I am talking about a world where all sorts of magical acts are constantly changing the texture of reality. I feel that this world expects something from me, without me knowing what it is. They say that growing up is learning to control your fear, but I am not sure I believe it. Maybe in the end I cultivate this fear. Maybe my fear connects me to those I love. Who would I be without my fear? Would I have the same voice, the same eyes, the same gestures?
Masha goes back to the sources of fear. To the world of childhood and night. To the world of fear and nightmare. By becoming Freddie, she conjures up what terrifies her. She invents a way out: another destiny for Freddie, and another destiny for herself. She reconciles herself with the worst. I also think of everything that popular culture teaches us about becoming a monster. The monster symbolizes the shadow. However, in life as in stories, we need the shadow.
I wear my fear like a mask, like a costume. Every morning I put on this costume because it helps me see the world in its truth. But my fear is like a muscle that I strengthen by exercising. The more I practice fear, the more powerful fear becomes. And yet in the end something happens, like a turnaround. Because fear, having become all-powerful, tells something else.
In a text entitled The Child and the Shadow, Ursula Le Guin gives us some valuable lessons on this subject. "The shadow is not simply evil," she writes, "it is inferior, primitive, awkward, bestial, childish, but also powerful, vital, spontaneous. [...] it is dark, shaggy and indecent. But we are nothing without it.
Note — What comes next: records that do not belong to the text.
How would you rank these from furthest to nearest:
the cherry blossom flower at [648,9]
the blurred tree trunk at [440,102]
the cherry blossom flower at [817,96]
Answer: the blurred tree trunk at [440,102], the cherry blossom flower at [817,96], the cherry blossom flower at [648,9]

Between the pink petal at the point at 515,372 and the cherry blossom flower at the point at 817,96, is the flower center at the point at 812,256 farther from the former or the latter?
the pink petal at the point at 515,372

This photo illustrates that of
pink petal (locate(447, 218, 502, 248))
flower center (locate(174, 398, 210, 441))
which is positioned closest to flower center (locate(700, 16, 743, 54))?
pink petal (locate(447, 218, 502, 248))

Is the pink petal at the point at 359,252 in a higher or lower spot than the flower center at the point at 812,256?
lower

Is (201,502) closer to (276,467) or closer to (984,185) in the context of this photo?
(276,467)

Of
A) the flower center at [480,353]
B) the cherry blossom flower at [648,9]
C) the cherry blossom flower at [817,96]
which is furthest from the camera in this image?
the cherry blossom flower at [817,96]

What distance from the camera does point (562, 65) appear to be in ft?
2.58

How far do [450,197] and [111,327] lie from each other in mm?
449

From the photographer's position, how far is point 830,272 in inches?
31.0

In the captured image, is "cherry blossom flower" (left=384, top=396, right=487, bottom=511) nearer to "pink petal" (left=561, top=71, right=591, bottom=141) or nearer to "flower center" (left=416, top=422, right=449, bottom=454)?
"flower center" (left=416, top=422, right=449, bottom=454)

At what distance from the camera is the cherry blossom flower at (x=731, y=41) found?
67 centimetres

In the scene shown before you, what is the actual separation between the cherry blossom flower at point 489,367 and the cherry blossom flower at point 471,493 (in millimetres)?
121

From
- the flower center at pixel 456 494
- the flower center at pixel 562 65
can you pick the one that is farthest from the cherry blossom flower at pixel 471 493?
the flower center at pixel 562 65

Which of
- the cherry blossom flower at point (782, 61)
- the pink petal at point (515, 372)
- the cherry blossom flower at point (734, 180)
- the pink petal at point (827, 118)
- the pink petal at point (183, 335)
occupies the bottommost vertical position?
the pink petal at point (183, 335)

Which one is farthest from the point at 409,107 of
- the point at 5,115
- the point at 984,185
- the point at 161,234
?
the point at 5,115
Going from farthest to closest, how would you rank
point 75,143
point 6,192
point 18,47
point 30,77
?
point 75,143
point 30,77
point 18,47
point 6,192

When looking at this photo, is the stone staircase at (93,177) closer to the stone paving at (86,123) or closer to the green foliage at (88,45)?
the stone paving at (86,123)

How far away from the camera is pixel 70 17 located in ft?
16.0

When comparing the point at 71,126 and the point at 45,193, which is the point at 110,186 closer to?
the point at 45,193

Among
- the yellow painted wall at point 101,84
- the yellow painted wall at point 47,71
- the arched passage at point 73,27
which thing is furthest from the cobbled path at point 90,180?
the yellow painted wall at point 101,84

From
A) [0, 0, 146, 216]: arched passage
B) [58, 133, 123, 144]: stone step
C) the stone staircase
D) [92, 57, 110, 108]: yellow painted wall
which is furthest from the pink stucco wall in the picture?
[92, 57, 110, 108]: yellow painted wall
What is a body that does not project a shadow. [...] Anyone who denies their deep connection with evil denies their own reality. They cannot do or create; they can only undo, destroy ." I think that this conception of the shadow allows us to understand the immense work, conscious and unconscious, that is at play in Masha's work. For her, it is not a question of mobilizing the motif of the nightmare with a certain critical distance, but rather of becoming, for a moment, like the nightmare. Of letting it settle in oneself, and of observing it attentively.
Everything I knew for sure is slipping away before my eyes, and I realize that my mind can go wherever it wants. I understand then that fear is necessarily linked to the unknown. The creature that learns to cherish the unknown is no longer afraid of anything, and the miracles around it abound. I am in the shadow, and even if I am afraid, I am ready.
As Le Guin writes, the shadow is a guide, it leads us to the heart of evil, but it also allows us to make the return journey, that is to say to return to the point from which we started, where calm reigns and the sun shines. But the shadow nevertheless remains. The presence of the shadow. The claws of the night. And it is at this precise level, at the place of this reconciliation, that we discover ourselves capable of magic.
I am not sure I understand what is happening here. The waters rise, the tears continue to flow. But I feel strange stirrings in my belly, like an inner shiver, or like an inflammation of the membranes that surround my heart. It is a strange and pleasant feeling. And the more I feel it, the more I realize that I, too, am capable of magic.
1 Léa Rivière, PROMOURNING, transcription by Emma Bigé in Mourning through: Trans-species losses and affects, Trou noir n°3, 2024
2 Ursula K. Le Guin, “The Child and the Shadow” in The Language of the Night: Essays on Science Fiction and Fantasy [1973–1977], translated from English (United States) by Francis Guévremont, Paris, Les Éditions Aux Forges de Vulcain, 2016.